** START Data extract **
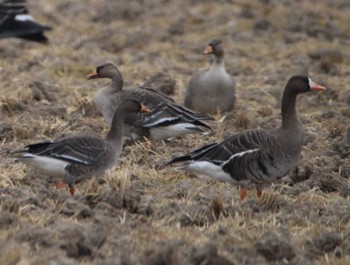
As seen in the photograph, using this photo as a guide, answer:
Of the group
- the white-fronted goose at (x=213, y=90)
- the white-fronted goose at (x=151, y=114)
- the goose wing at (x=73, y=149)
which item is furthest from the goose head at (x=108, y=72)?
the goose wing at (x=73, y=149)

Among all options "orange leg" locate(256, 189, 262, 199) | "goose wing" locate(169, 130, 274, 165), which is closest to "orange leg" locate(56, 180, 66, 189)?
"goose wing" locate(169, 130, 274, 165)

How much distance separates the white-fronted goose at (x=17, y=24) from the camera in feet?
50.6

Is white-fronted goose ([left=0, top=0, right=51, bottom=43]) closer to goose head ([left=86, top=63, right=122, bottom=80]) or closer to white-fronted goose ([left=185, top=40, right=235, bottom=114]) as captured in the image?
white-fronted goose ([left=185, top=40, right=235, bottom=114])

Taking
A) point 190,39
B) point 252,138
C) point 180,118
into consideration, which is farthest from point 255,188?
point 190,39

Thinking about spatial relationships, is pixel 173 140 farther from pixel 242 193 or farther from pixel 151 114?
pixel 242 193

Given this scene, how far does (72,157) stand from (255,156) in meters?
1.65

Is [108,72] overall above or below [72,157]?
below

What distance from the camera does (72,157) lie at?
9.48m

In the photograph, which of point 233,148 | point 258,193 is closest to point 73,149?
point 233,148

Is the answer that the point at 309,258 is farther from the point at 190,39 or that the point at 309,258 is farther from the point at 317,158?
the point at 190,39

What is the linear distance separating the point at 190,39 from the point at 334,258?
11.4 m

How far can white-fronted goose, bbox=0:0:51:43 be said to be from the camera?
50.6 ft

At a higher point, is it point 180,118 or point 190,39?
point 180,118

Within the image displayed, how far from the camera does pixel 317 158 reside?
1127 centimetres
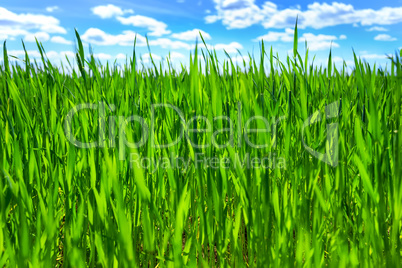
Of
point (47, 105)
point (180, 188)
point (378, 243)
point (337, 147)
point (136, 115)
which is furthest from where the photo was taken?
point (47, 105)

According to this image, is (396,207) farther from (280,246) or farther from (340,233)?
(280,246)

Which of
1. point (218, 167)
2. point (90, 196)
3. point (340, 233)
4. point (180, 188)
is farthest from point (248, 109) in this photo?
point (90, 196)

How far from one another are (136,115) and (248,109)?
1.35 feet

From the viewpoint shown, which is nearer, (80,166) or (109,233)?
(109,233)

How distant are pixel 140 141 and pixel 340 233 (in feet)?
2.31

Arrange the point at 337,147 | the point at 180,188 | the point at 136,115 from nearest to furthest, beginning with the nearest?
the point at 180,188
the point at 337,147
the point at 136,115

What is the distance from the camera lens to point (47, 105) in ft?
4.25

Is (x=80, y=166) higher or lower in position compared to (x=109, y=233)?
higher

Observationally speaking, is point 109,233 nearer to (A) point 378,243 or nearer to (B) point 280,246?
(B) point 280,246

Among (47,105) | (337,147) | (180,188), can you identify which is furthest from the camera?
(47,105)

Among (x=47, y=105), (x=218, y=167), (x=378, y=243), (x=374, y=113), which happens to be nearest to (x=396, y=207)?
(x=378, y=243)

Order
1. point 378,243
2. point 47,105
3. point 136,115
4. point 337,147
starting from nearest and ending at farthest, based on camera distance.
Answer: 1. point 378,243
2. point 337,147
3. point 136,115
4. point 47,105

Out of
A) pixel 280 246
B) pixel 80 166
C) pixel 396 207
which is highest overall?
pixel 80 166

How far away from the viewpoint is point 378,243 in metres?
0.78
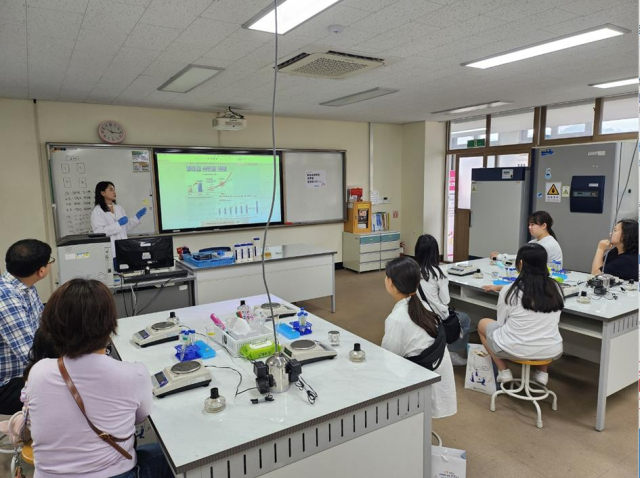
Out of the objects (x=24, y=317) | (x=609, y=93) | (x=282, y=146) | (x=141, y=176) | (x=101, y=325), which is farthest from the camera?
→ (x=282, y=146)

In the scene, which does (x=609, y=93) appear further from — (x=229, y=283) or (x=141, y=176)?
(x=141, y=176)

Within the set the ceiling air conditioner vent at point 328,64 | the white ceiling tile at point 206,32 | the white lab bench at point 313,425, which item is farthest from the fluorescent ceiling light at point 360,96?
the white lab bench at point 313,425

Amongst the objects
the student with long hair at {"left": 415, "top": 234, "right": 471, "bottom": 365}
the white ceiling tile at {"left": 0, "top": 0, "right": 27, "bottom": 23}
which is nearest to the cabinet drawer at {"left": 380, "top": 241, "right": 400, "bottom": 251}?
the student with long hair at {"left": 415, "top": 234, "right": 471, "bottom": 365}

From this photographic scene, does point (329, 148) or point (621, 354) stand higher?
point (329, 148)

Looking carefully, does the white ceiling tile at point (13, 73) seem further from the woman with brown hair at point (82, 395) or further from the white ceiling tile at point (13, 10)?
the woman with brown hair at point (82, 395)

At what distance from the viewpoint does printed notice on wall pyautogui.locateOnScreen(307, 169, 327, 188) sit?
659 cm

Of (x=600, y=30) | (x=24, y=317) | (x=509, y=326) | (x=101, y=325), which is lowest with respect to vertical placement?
(x=509, y=326)

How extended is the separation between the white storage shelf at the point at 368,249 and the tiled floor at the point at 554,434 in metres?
3.47

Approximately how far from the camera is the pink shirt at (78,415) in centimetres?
A: 120

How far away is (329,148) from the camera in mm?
6781

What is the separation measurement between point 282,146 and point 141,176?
2105 mm

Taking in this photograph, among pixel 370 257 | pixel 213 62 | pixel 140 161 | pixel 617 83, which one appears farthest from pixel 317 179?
pixel 617 83

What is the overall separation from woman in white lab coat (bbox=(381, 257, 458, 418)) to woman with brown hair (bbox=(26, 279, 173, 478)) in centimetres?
119

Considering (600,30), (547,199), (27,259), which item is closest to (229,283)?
(27,259)
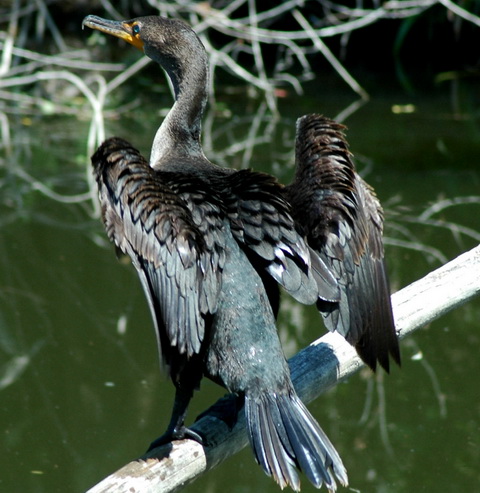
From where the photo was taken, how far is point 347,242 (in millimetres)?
2715

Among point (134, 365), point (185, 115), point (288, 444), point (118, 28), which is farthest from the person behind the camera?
point (134, 365)

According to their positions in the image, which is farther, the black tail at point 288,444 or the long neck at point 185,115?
the long neck at point 185,115

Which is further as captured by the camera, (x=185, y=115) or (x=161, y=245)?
(x=185, y=115)

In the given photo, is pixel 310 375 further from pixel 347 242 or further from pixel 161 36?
pixel 161 36

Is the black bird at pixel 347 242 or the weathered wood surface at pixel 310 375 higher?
the black bird at pixel 347 242

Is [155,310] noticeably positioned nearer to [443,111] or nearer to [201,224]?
[201,224]

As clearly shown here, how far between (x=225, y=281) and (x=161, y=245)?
199 mm

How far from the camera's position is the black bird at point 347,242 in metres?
2.66

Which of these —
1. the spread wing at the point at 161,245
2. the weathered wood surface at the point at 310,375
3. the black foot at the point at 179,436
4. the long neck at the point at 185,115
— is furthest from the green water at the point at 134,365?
the spread wing at the point at 161,245

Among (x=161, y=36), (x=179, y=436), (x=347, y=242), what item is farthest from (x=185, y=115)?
(x=179, y=436)

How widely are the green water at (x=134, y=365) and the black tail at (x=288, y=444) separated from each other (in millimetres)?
1627

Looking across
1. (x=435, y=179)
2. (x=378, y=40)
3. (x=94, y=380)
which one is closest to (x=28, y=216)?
(x=94, y=380)

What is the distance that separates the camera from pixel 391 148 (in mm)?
7988

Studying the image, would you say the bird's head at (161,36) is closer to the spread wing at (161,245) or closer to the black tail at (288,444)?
the spread wing at (161,245)
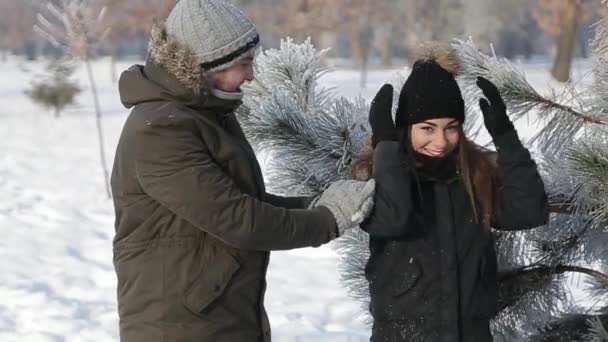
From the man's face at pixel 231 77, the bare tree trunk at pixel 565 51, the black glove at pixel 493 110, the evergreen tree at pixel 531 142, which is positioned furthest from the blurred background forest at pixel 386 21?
the man's face at pixel 231 77

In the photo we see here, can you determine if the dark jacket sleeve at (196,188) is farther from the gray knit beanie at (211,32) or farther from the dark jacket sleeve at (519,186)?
the dark jacket sleeve at (519,186)

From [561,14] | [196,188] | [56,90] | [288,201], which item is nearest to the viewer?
[196,188]

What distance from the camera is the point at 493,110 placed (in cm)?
164

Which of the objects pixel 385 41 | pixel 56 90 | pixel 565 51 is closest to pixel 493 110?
pixel 56 90

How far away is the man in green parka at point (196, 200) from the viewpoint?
1532mm

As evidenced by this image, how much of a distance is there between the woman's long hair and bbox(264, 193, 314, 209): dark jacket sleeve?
26 cm

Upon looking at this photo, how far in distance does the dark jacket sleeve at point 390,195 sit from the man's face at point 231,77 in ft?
1.08

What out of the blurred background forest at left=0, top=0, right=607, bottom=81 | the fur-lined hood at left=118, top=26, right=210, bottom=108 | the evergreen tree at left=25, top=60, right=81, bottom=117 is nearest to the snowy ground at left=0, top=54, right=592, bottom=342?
the fur-lined hood at left=118, top=26, right=210, bottom=108

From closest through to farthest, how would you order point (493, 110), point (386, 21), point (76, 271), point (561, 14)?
point (493, 110)
point (76, 271)
point (561, 14)
point (386, 21)

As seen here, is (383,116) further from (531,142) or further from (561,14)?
(561,14)

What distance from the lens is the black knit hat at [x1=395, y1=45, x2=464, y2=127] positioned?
5.67 ft

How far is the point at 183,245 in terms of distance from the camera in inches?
63.0

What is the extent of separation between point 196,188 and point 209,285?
0.21 meters

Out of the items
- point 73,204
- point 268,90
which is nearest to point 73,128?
point 73,204
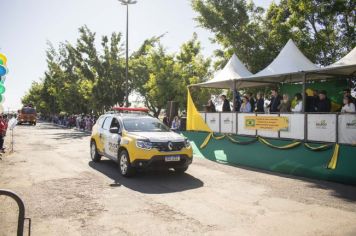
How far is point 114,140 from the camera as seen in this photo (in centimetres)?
1023

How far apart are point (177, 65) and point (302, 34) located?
14318mm

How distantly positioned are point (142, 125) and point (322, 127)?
18.2ft

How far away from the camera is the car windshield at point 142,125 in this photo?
33.0 ft

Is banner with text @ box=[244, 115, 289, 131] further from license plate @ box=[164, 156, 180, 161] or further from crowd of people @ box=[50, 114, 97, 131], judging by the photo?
crowd of people @ box=[50, 114, 97, 131]

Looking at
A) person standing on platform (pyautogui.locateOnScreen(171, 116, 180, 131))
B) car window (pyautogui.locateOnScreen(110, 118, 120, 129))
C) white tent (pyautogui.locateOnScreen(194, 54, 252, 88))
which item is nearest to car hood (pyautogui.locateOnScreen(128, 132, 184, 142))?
car window (pyautogui.locateOnScreen(110, 118, 120, 129))

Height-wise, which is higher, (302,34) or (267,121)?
(302,34)

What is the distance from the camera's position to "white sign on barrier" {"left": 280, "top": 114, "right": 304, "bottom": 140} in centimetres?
1072

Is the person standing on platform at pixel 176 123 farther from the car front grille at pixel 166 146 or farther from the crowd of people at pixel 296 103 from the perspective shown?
the car front grille at pixel 166 146

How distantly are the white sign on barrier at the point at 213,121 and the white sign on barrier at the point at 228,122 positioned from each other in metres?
0.32

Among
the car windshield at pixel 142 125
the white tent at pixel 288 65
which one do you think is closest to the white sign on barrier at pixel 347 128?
the white tent at pixel 288 65

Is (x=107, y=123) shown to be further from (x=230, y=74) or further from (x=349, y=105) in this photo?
(x=349, y=105)

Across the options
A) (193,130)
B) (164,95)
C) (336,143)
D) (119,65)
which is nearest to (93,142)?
(193,130)

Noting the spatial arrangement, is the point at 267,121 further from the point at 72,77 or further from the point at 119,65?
the point at 72,77

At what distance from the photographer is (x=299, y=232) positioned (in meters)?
5.21
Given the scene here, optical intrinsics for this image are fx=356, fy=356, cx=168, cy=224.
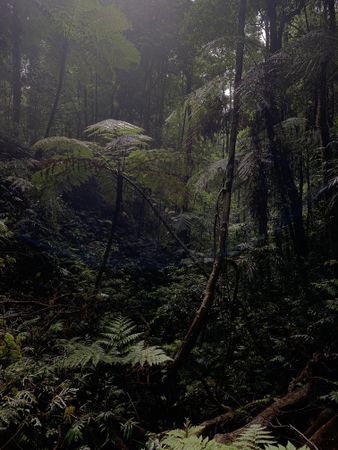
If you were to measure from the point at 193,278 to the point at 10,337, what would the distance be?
3137mm

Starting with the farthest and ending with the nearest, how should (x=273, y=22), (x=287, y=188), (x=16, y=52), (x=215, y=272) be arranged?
1. (x=16, y=52)
2. (x=287, y=188)
3. (x=273, y=22)
4. (x=215, y=272)

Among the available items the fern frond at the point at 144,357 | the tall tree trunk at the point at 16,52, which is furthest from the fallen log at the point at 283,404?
the tall tree trunk at the point at 16,52

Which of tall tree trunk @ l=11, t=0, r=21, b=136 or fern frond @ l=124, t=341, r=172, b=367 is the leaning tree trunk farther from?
tall tree trunk @ l=11, t=0, r=21, b=136

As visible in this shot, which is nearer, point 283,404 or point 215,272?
point 283,404

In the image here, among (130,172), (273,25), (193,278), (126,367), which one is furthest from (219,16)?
(126,367)

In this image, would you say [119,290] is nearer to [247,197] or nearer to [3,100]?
[247,197]

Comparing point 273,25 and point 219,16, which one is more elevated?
point 219,16

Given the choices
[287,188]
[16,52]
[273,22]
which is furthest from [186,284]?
[16,52]

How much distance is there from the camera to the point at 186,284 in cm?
542

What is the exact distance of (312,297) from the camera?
447cm

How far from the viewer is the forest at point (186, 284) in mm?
2406

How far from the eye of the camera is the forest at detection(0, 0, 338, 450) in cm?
241

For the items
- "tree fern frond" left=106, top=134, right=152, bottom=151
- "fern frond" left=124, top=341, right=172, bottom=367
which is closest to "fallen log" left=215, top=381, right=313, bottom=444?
"fern frond" left=124, top=341, right=172, bottom=367

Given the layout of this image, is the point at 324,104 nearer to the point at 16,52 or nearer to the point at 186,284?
the point at 186,284
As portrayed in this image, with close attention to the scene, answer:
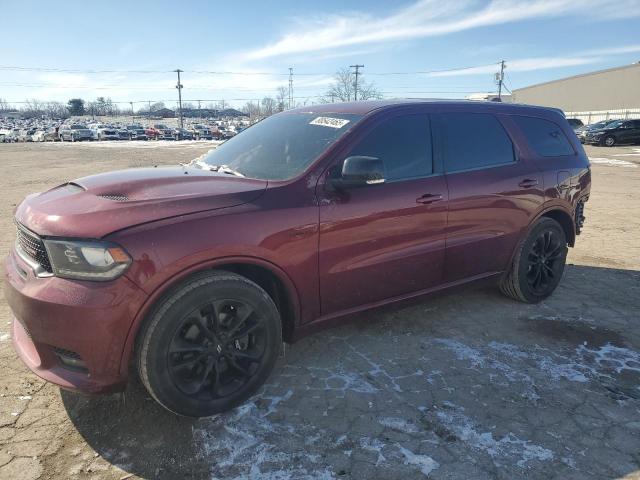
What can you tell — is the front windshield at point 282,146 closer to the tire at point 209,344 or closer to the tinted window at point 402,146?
the tinted window at point 402,146

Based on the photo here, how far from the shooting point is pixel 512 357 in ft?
11.5

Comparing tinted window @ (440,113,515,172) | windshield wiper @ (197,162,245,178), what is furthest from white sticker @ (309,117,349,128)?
tinted window @ (440,113,515,172)

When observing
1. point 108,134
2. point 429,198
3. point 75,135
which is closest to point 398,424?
point 429,198

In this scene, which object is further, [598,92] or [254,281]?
[598,92]

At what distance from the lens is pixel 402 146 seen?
3.48m

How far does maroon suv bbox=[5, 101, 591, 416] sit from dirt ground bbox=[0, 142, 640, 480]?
Result: 0.30 m

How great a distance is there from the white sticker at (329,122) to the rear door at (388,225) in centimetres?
22

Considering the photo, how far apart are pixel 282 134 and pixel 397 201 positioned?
1.06m

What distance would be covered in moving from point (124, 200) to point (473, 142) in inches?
108

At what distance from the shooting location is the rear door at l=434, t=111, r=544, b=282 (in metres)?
3.70

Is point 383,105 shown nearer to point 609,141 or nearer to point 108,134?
point 609,141

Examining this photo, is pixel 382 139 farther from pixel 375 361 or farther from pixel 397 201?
pixel 375 361

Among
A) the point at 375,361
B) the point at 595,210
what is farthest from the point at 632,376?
the point at 595,210

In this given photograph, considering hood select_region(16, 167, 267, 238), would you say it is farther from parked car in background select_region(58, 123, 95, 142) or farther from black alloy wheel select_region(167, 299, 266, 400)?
parked car in background select_region(58, 123, 95, 142)
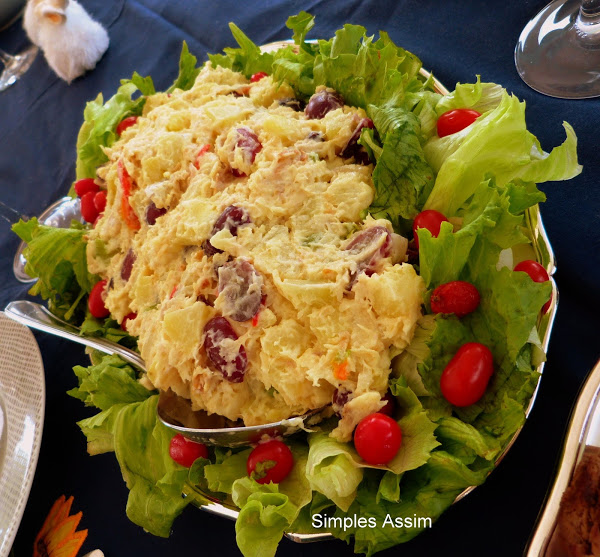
** END Data extract **
• _Directions for this task_: Can you rewrite the material from the line that has "How far does maroon" through the end, putting "back door" wherever "rear door" appears and changing nothing else? Leave the pictures out.

• _Written response_:
How far does maroon suv bbox=[5, 101, 591, 416] sit from dirt ground bbox=[0, 142, 640, 480]?
Result: 0.30 m

How great a distance is there from the white sticker at (329,122) to the back door at (388,225) in centimetres?
22

Considering the photo, how far apart are pixel 282 134 and pixel 397 201 positioned?
1.06m

What distance would be covered in moving from point (124, 200) to point (473, 142) in inches?
108

At what distance from the shooting location is the back door at l=434, t=111, r=544, b=282 (in metres)?
3.70

Is point 383,105 shown nearer to point 609,141 or nearer to point 108,134?
point 609,141

Examining this photo, is pixel 382 139 farther from pixel 375 361 or farther from pixel 397 201?
pixel 375 361

Among
A) the point at 375,361
B) the point at 595,210
what is farthest from the point at 632,376?
the point at 595,210

In this given photograph, considering hood select_region(16, 167, 267, 238), would you say it is farther from parked car in background select_region(58, 123, 95, 142) or farther from black alloy wheel select_region(167, 299, 266, 400)?
parked car in background select_region(58, 123, 95, 142)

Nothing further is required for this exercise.